Khan Younis suffered widespread destruction during an air and ground offensive earlier this year. Tens of thousands fled again last week after an evacuation order.
The new order came in leaflets dropped from the sky. As smoke rose on the horizon, hundreds of families carrying belongings in their arms left homes and shelters, seeking elusive refuge. One child carried a stuffed Hello Kitty doll as others walked through rubble-filled streets.
"We don't know where to go," said Amal Abu Yahia, a mother of three, who had returned to Khan Younis in June to shelter in their severely damaged home. It was the fourth displacement for the 42-year-old widow, whose husband was killed when an Israeli airstrike hit their neighbors' house in March.
She said they went to Muwasi, a sprawling tent camp along the coast, but couldn't find space.
Ramadan Issa, a father of five in his 50s, fled Khan Younis with 17 members of his extended family, joining hundreds of people walking toward central Gaza.

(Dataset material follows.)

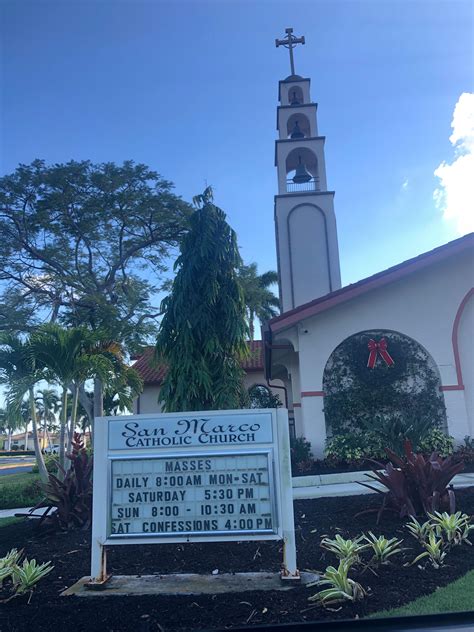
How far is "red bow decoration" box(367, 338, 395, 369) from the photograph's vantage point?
12312 mm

"Every time we settle in one place and build tents for women and children, the occupation comes and bombs the area," he said, referring to Israel. "This situation is unbearable."
Gaza's Health Ministry, which doesn't distinguish between civilians and combatants, says the Palestinian death toll from the war is approaching 40,000. Aid groups have struggled to address the staggering humanitarian crisis, while international experts have warned of famine.

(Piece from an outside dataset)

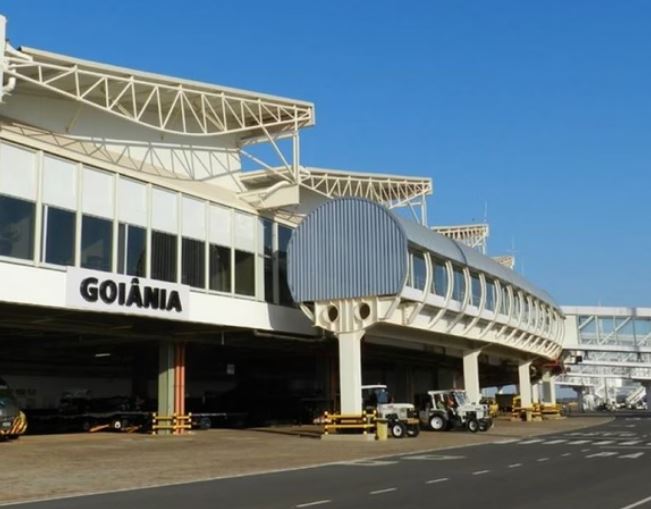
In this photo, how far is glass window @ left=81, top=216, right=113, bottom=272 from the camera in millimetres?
29784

The war began when Hamas-led militants burst through Israel's defenses on October 7 and rampaged through farming communities and army bases near the border, killing around 1,200 people - mostly civilians - and abducting more than 250 people. Of the roughly 110 remaining hostages, Israeli authorities believe about a third are dead.
The conflict has threatened to trigger a regional war, as Israel has traded fire with Iran and its militant allies across the region. "I hope that they will think this through and won't get to a point where they will force us to cause significant damage and increase the chances of war breaking out on additional fronts," Israeli Defense Minister Yoav Gallant said Sunday.
In Lebanon, the Health Ministry said an Israeli strike near the southern town of Taybeh killed two people, without giving details. Israel's military said it struck a cell of the Lebanese militant group Hezbollah. Hezbollah announced the deaths of three militants, without details, and said it conducted rocket and artillery attacks on Israeli military positions.
In the occupied West Bank, which has seen increased violence since the war began, Israel's military said that an Israeli civilian was fatally shot in an attack by "terrorists" in the area of Mehola Junction. The military said the "terrorists" opened fire from a passing vehicle at other cars, and another civilian was wounded. Soldiers were pursuing the attackers.
Israel's airstrike on Saturday hit a mosque inside a school in Gaza City where thousands of people were sheltering. The Israeli military said it killed 19 Hamas and Islamic Jihad militants. Hamas and Palestinian activists disputed that, saying two of the 19 were killed in earlier strikes and others were known to be civilians or opponents of Hamas.
Northern Gaza has been surrounded by Israeli forces and largely cut off from the world, and it wasn't possible to independently confirm accounts from either side. European leaders and neighbors of Israel condemned the strike.
Israel has since responded since the October 7 Hamas terror attack with an air and land assault on Hamas-governed Gaza, which both sides agree has killed more than 39,500 people. Israel says the majority of the dead are combatants. The Hamas-run Health Ministry says the majority of them women and children, but it does not estimate how many of the dead were combatants.
Nearly three-quarters of Gaza's 2.3 million population is displaced, and nearly the entire population is at risk of famine, according to the United Nations.